Text excerpt →
══════

Eugenia writes "OS enthusiast Thom Holwerda gave a spin to the latest version of QNX RTOS, a very capable OS that unfortunately doesn't get a lot of press. With the recent sale of QNX Software to Harman International the future of the free-for-personal-usage version of the RTOS is uncertain. Nevertheless, the article presents quite a few aspects of the OS, including an introduction of the Neutrino kernel, installation, the Photon MicroGUI, hardware support, usability and more."

30 comments

  1. Open Source QNX by RAMMS+EIN · · Score: 1

    Now. This is a good place to put it.

    With all the cloning of OSes that goes on in the OSS world (UNIX clone, Windows clone, BeOS clone), why are we not making an open-source QNX clone? QNX is a fantastic OS in terms of architecture, flexibility and standard-compliance. If QNX goes under (like Be), this will all be lost. Let's start the photocopiers!

    --
    Please correct me if I got my facts wrong.
    1. Re:Open Source QNX by Curtman · · Score: 1

      why are we not making an open-source QNX clone?

      There is, its actually a prequel called The HURD

    2. Re:Open Source QNX by Anonymous Coward · · Score: 0

      There is, its actually a prequel called The TURD

    3. Re:Open Source QNX by turgid · · Score: 1
      With all the cloning of OSes that goes on in the OSS world (UNIX clone, Windows clone, BeOS clone), why are we not making an open-source QNX clone?

      What are you waiting for, then? :-)

    4. Re:Open Source QNX by aled · · Score: 2, Funny

      There will be a Live Hurd CD with a demo of Duke Nuke For Never, real soon now.

      --

      "I think this line is mostly filler"
    5. Re:Open Source QNX by squiggleslash · · Score: 2, Informative

      I remember seeing ads for QNX back in the mid-eighties in various (UK) computer magazines. I'm pretty sure QNX predates the start of development of the HURD.

      --
      You are not alone. This is not normal. None of this is normal.
    6. Re:Open Source QNX by Curtman · · Score: 5, Informative

      Very true. QNX began around 1980, and ran on 8088 and 6809 machines. Apparently QNX was originally called Qunix ("Quick UNIX") until AT&T asked (threatened) them that they had better change the name. Quite an interesting history behind it actually.

      Note for the humour impaired: Just for the record, I wasn't being serious.

    7. Re:Open Source QNX by Pseudonym · · Score: 1

      You start the mailing list and I'll join it.

══════

Requirement →
Reproduce everything in the QNX discussion from "5. Re:Open Source" down to "behind it actually.", keeping the wording unchanged.

══════

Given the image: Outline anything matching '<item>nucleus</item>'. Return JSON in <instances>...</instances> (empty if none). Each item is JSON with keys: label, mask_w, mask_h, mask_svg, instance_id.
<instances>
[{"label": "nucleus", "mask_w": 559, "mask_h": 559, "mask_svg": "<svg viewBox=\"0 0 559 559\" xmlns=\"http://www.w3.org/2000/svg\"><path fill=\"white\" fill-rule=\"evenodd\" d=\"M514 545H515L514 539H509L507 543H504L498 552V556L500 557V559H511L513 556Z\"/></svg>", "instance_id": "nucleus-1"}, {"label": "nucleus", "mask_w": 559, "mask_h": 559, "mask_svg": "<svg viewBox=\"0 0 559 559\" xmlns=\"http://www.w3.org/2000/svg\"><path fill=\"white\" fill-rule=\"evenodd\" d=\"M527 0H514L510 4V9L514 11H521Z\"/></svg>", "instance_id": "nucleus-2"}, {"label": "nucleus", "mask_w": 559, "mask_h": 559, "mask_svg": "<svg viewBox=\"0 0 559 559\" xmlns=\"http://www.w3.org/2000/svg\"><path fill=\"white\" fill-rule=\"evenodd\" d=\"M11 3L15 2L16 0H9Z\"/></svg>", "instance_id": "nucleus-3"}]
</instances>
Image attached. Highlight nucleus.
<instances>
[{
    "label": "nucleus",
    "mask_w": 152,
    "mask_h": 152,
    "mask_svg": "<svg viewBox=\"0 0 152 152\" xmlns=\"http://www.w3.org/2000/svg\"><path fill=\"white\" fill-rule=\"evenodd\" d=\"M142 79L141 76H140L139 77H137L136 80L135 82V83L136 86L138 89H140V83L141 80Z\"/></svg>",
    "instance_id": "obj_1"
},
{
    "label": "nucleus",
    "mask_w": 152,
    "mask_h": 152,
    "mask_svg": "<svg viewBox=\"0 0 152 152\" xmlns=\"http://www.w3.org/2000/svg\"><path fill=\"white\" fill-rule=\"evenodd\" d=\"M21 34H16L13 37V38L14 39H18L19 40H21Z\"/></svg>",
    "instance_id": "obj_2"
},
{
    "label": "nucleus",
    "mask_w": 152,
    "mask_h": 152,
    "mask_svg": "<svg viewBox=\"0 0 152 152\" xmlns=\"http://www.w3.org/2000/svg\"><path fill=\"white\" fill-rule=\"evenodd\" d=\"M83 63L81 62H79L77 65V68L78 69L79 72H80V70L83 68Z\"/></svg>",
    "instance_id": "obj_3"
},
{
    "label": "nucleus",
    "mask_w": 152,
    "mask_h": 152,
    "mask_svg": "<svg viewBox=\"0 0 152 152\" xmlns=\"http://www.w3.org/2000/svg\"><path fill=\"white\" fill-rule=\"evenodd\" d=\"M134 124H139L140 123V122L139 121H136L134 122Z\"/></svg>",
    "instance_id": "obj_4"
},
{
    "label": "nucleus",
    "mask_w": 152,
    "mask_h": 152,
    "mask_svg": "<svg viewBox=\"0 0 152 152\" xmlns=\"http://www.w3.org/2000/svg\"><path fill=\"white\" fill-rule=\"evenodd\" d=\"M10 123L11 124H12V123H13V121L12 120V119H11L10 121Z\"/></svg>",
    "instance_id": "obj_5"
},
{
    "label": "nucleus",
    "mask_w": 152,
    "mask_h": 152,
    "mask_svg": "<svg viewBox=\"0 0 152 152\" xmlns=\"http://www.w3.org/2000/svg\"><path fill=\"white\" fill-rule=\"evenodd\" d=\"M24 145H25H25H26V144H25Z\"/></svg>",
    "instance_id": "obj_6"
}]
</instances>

══════

Problem solution →
5. Re:Open Source QNX by squiggleslash · · Score: 2, Informative

      I remember seeing ads for QNX back in the mid-eighties in various (UK) computer magazines. I'm pretty sure QNX predates the start of development of the HURD.

      --
      You are not alone. This is not normal. None of this is normal.
    6. Re:Open Source QNX by Curtman · · Score: 5, Informative

      Very true. QNX began around 1980, and ran on 8088 and 6809 machines. Apparently QNX was originally called Qunix ("Quick UNIX") until AT&T asked (threatened) them that they had better change the name. Quite an interesting history behind it actually.